**Information shown**:
* * * * * * *
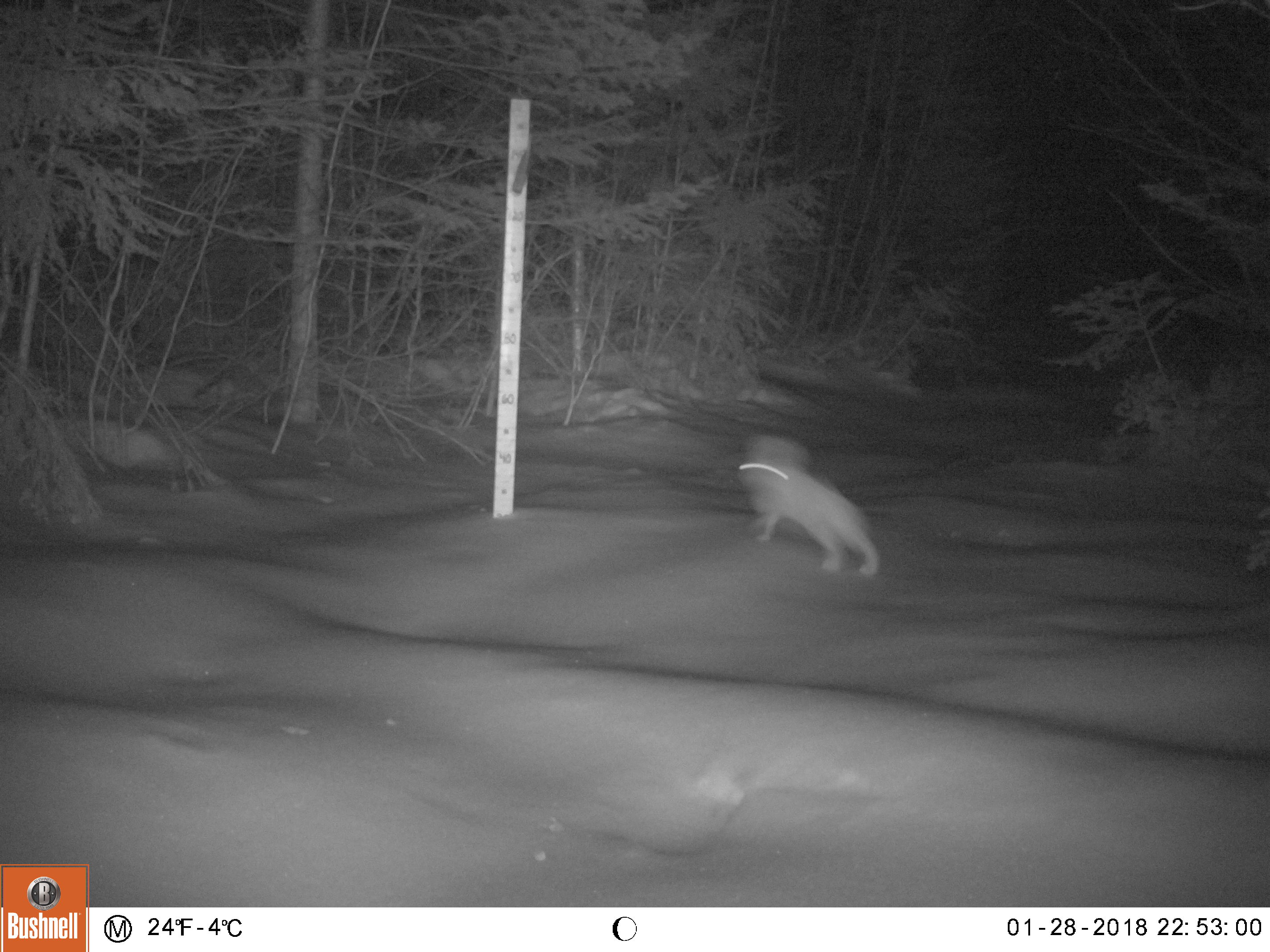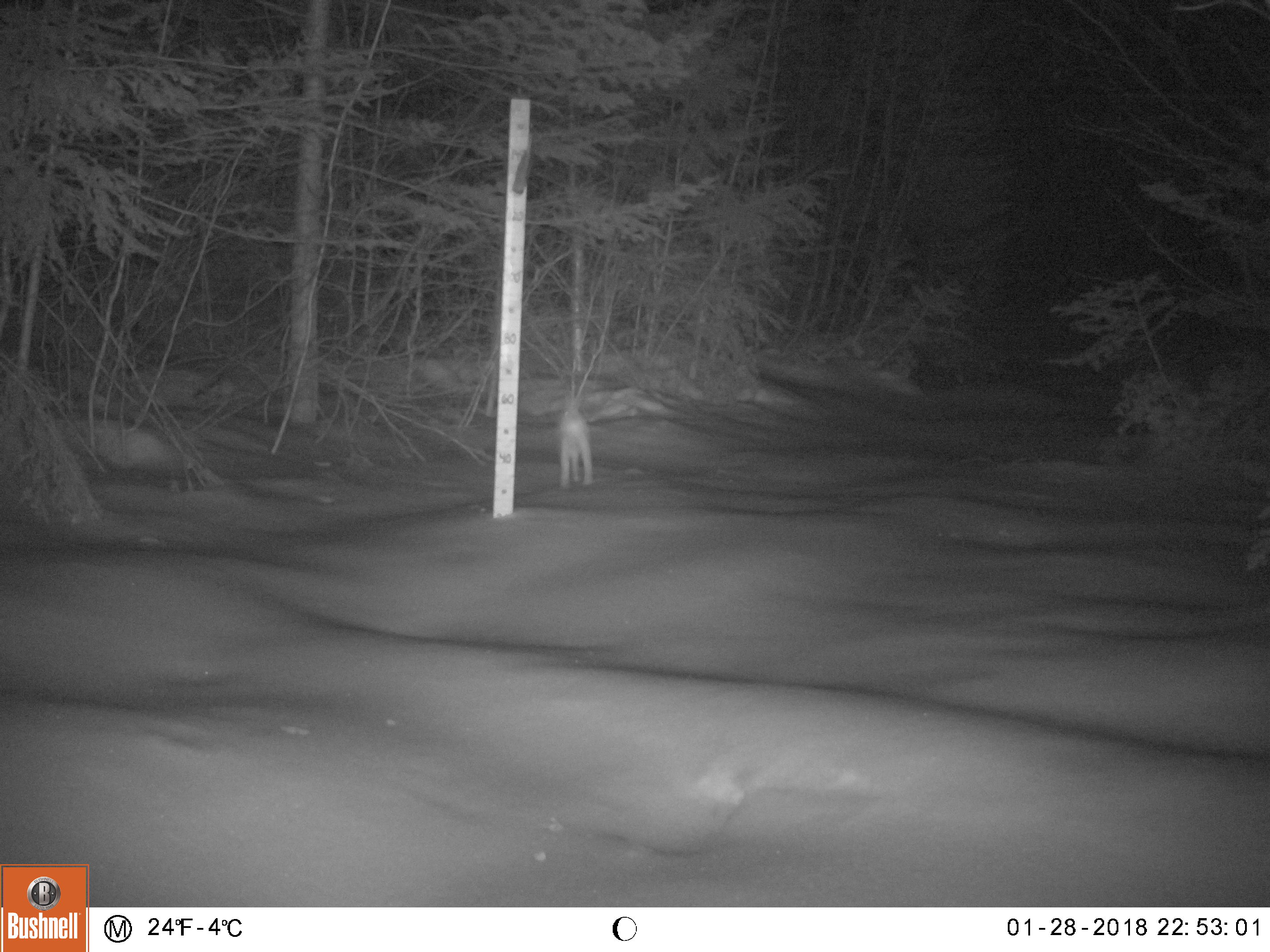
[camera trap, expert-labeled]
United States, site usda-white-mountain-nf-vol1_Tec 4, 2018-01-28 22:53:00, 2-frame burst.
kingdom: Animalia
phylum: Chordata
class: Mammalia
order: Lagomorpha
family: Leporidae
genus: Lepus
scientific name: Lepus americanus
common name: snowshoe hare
* * * * * * *
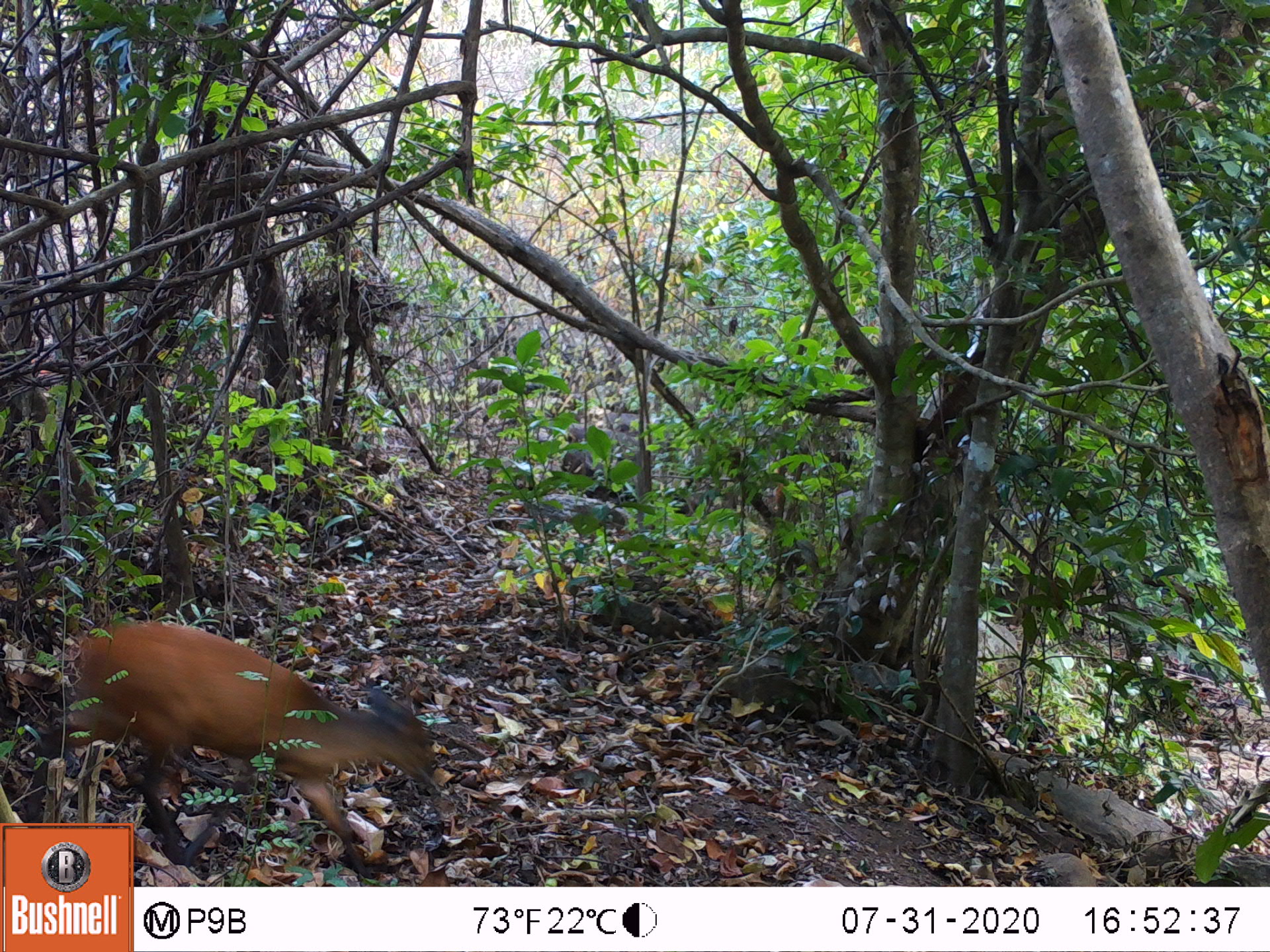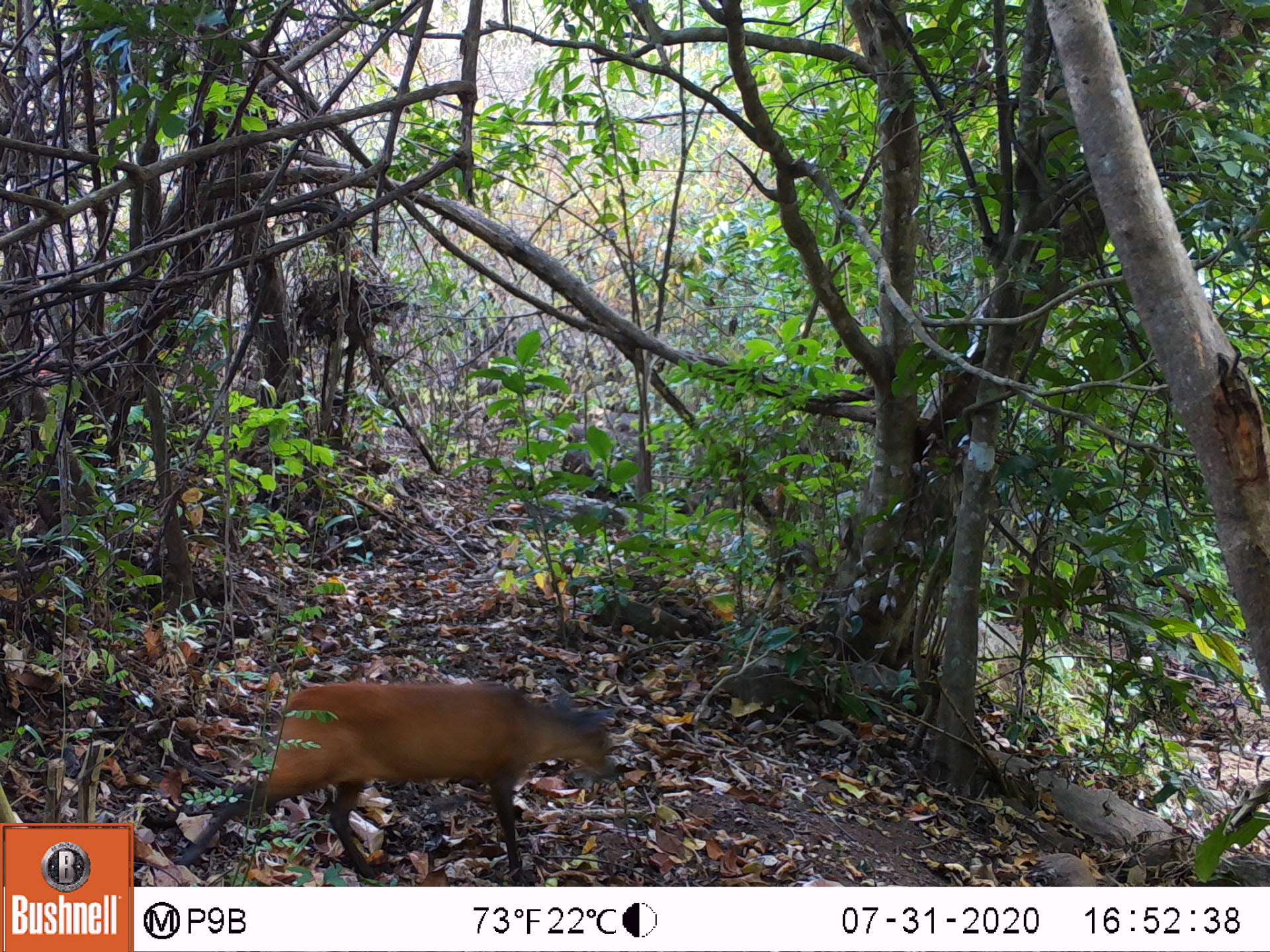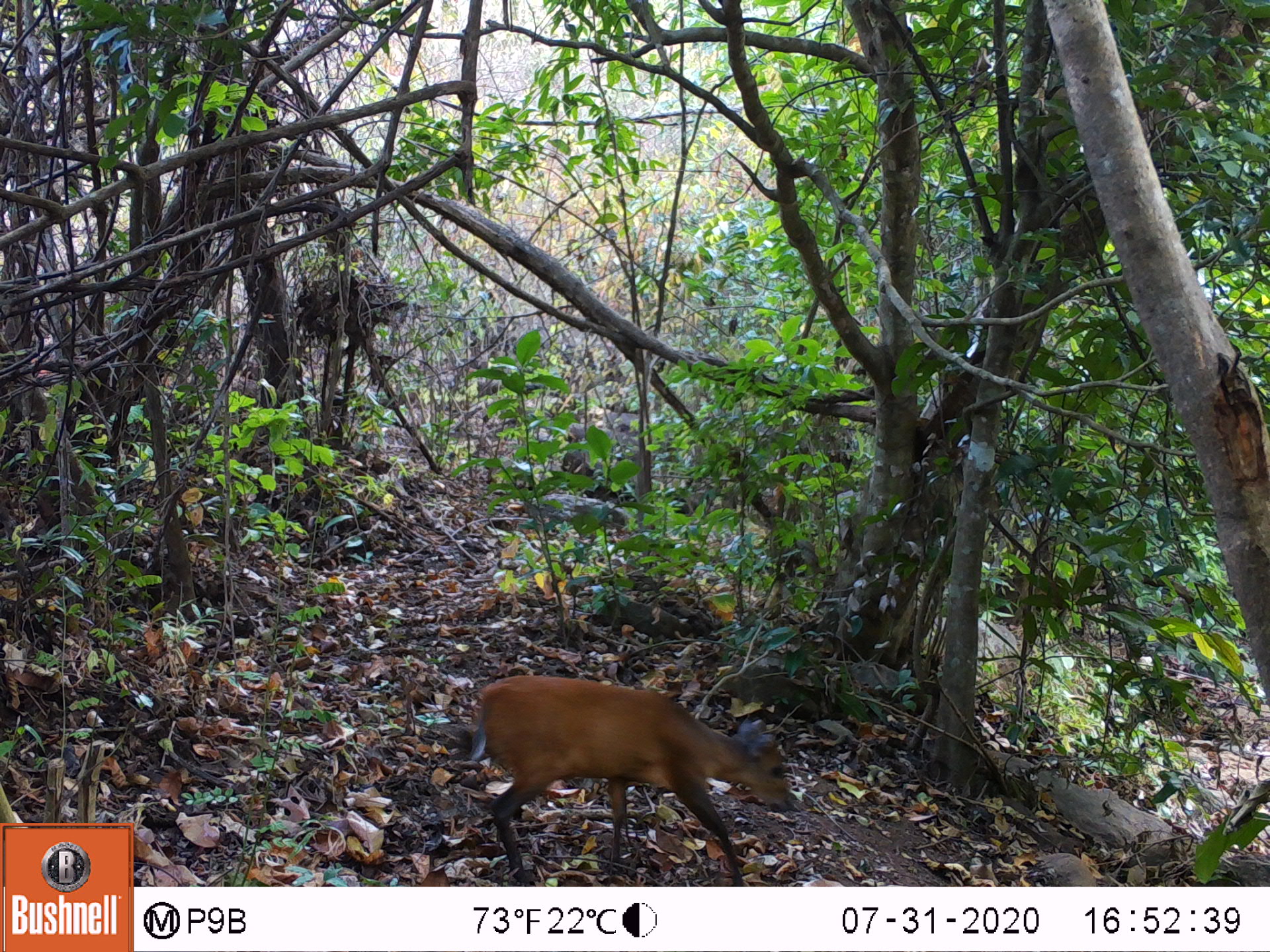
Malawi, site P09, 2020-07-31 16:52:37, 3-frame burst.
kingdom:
* * * * * * *
**Task brief**: Please copy the lines above from the line with "United States, site" up to and including the line with "common name: snowshoe hare", exactly as written and with nothing else.

**Task answer**:
United States, site usda-white-mountain-nf-vol1_Tec 4, 2018-01-28 22:53:00, 2-frame burst.
kingdom: Animalia
phylum: Chordata
class: Mammalia
order: Lagomorpha
family: Leporidae
genus: Lepus
scientific name: Lepus americanus
common name: snowshoe hare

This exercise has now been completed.